Distribution of function of random variable $y = (x_{0}-x)^n$ where $x$ is $N(0,1)$ Need to compute distribution of function of random variable $y = (x_{0}-x)^n$ where $x$ and $x_0$ are both less than -3, $x<x_0$ and $x$ is distributed as $N(0,1)$
I have pages of ink on paper attempts but am overwhelmed (and frankly, a bit out of practice) ...

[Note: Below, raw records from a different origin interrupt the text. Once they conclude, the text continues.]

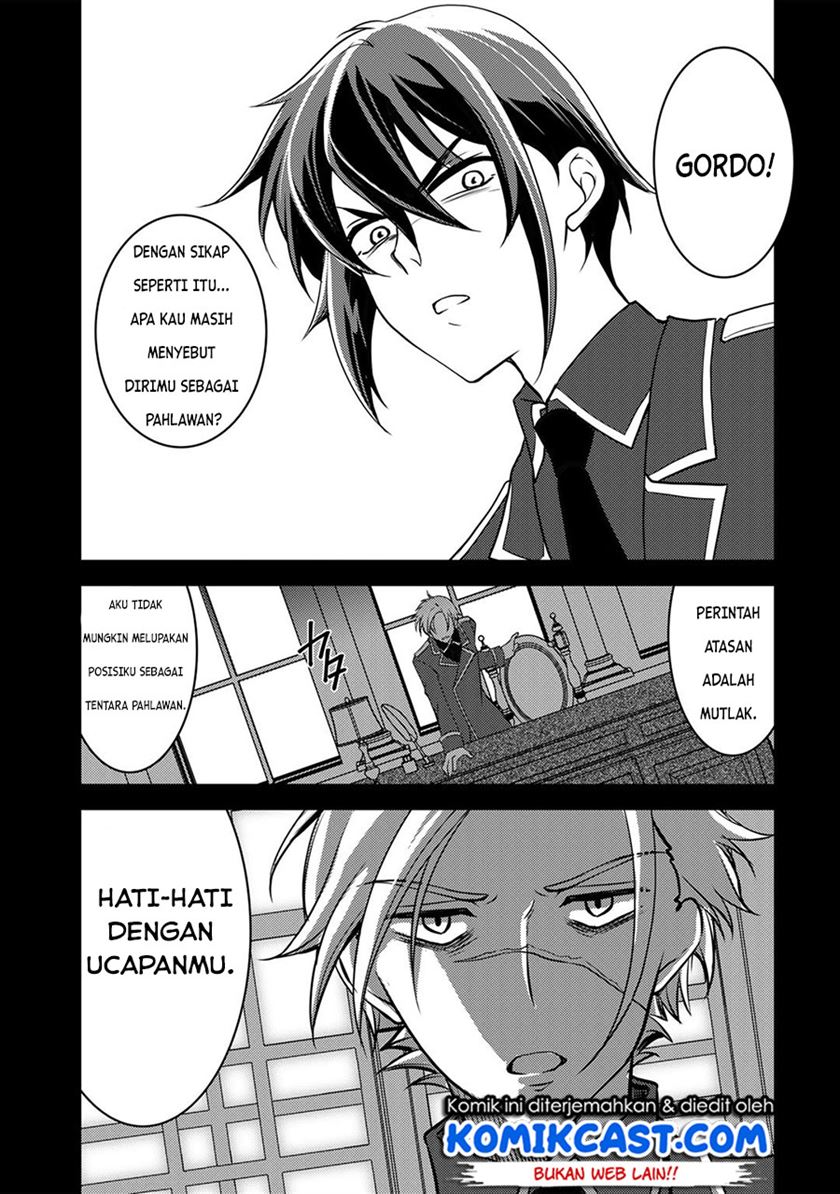 ore-no-saenai-osananajimi-ga-s-rank-yuusha-ni-natte-ita-kudan - Chapter: 3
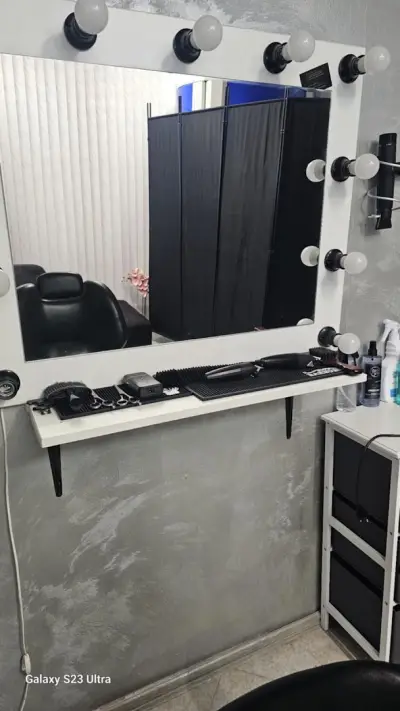 Sof Barbershop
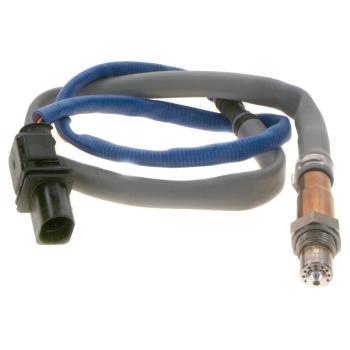 2015 Porsche 918 Spyder Oxygen Sensor Upstream Bosch 16144 image 2 of 4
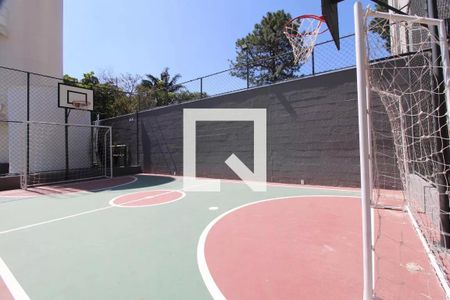 Apartamento à venda com 35m², 2 quartos e sem vagaQuadra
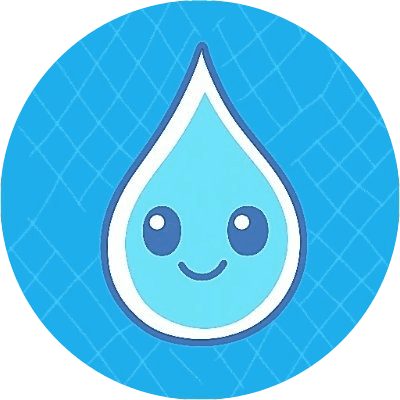 SUI Plop logo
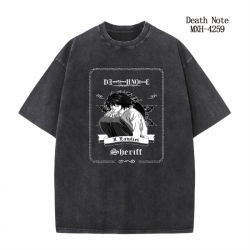 Death note Anime peripheral pu...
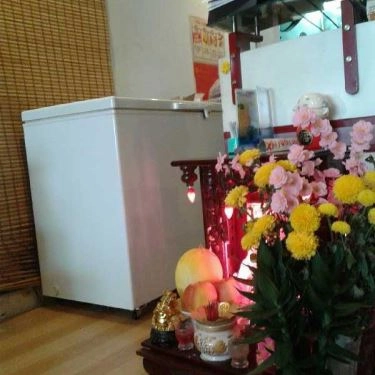 Tổng hợp- Quán Ăn Pizza Ore - B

My first round through gives me that the probability density function for $y$ is
$$f(y)=\frac{1}{n\sqrt{2\pi}}y^{\frac{1}{n}-1}e^{-\frac{1}{2}\left(x_0^2+y^2+2x_0y\right)^\frac{1}{n}}$$
How would I apply the fact that we're out in the left tail
 A: I am not very sure if I am doing right, but let me give a try by using the defintions: first I would like to write $X$ and $Y$ for the $x$ given in the OP, since for me it is more comfortable to use $X$ and $Y$ for a random variables... Now you want to derive the distribution of $Y$. Then it suffices to derive the distribution function of $Y$, namely, you want to derive the explicit form of $P(Y\leq t)$ for $t\in\mathbb{R}$. Due to the defintion given by the OP, that is to calculate $P((x_0-X)^n\leq t)$. Due to the definition, we should notice that $P(X\geq x_0)=0$, therefore $P((x_0-X)^n\leq t)=P((x_0-X)^n\leq t,X<x_0)$. For $t<0$, this is obviously an empty set; for $t>0$, we have $P(Y\leq t)=P(x_0-t^{\frac{1}{n}}\leq X<x_0)=\int_{x_0-t^{\frac{1}{n}}}^{x_0}f(\sigma)d\sigma=\Phi(x_0)-\Phi(x_0-t^{\frac{1}{n}})$, where $f$ is the density of $X$ and $\Phi$ is the distribution function of $X$. Now calculating the derivative of the distribution function you can obtain the density, and in our case, we can apply the chain rule: $\frac{d}{dt}P(Y\leq t)=f(x_0-t^{\frac{1}{n}})t^{\frac{1-n}{n}}$. It seems that this is in fact a very easy derivation, so I am not sure if I am mistaken or misunderstood the meaning of the problem. Please tell me if I made a mistake.